▸ Exercise requirements:
Reproduce, word for word, the article on the use of contempt powers against a corporate whistleblower.

▸ Text extract:
## Begin

The Weaponisation of Contempt!

A Cautionary Tale for Future Corporate Whistleblowers!
Civil contempt is a legal mechanism intended to ensure compliance with court orders. It is not (and must never become) a substitute for due process, nor a tool to silence those whose disclosures challenge institutional interests.
The case of Mansion (Gibraltar) Ltd & Onisac Ltd v Karel Christian Manasco illustrates how the invocation of contempt powers, when combined with procedural irregularities and reputational proximity, can give rise to legitimate concerns under Article 5 of the European Convention on Human Rights (ECHR), which guarantees liberty and security of person.
The issues at stake extend well beyond one litigant. They raise difficult but necessary questions about whether whistleblowers (particularly those with insider knowledge of misconduct) are adequately protected when they choose to speak out against powerful institutions within tightly governed jurisdictions.
A Whistleblower Targeted?
Mr Manasco’s status as a former CEO of Mansion Group places him squarely within the category of senior insiders whose knowledge poses risk to corporate and regulatory reputations. Evidence before the court and the wider context of his disclosures; suggest that he sought to raise concerns (internally and externally) about conduct within the company and its associated structures.
In that context, the proceedings against him took on a troubling tone: multiple contempt allegations, broad-scope asset freezing and procedural decisions made by a judge who refused recusal despite connections to regulatory and legal figures associated with the claimants.
This is not to suggest that the contempt proceedings were initiated because he was a whistleblower, but to observe that the effect, when viewed in the round, sends a message that is deeply problematic for future whistleblowers: Speak out and you risk not only civil exposure but personal liberty.

## End

▸ Dataset section:
## Begin

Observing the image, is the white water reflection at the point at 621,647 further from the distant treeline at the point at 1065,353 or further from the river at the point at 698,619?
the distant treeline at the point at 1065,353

## End

▸ The output:
The Weaponisation of Contempt!

A Cautionary Tale for Future Corporate Whistleblowers!
Civil contempt is a legal mechanism intended to ensure compliance with court orders. It is not (and must never become) a substitute for due process, nor a tool to silence those whose disclosures challenge institutional interests.
The case of Mansion (Gibraltar) Ltd & Onisac Ltd v Karel Christian Manasco illustrates how the invocation of contempt powers, when combined with procedural irregularities and reputational proximity, can give rise to legitimate concerns under Article 5 of the European Convention on Human Rights (ECHR), which guarantees liberty and security of person.
The issues at stake extend well beyond one litigant. They raise difficult but necessary questions about whether whistleblowers (particularly those with insider knowledge of misconduct) are adequately protected when they choose to speak out against powerful institutions within tightly governed jurisdictions.
A Whistleblower Targeted?
Mr Manasco’s status as a former CEO of Mansion Group places him squarely within the category of senior insiders whose knowledge poses risk to corporate and regulatory reputations. Evidence before the court and the wider context of his disclosures; suggest that he sought to raise concerns (internally and externally) about conduct within the company and its associated structures.
In that context, the proceedings against him took on a troubling tone: multiple contempt allegations, broad-scope asset freezing and procedural decisions made by a judge who refused recusal despite connections to regulatory and legal figures associated with the claimants.
This is not to suggest that the contempt proceedings were initiated because he was a whistleblower, but to observe that the effect, when viewed in the round, sends a message that is deeply problematic for future whistleblowers: Speak out and you risk not only civil exposure but personal liberty.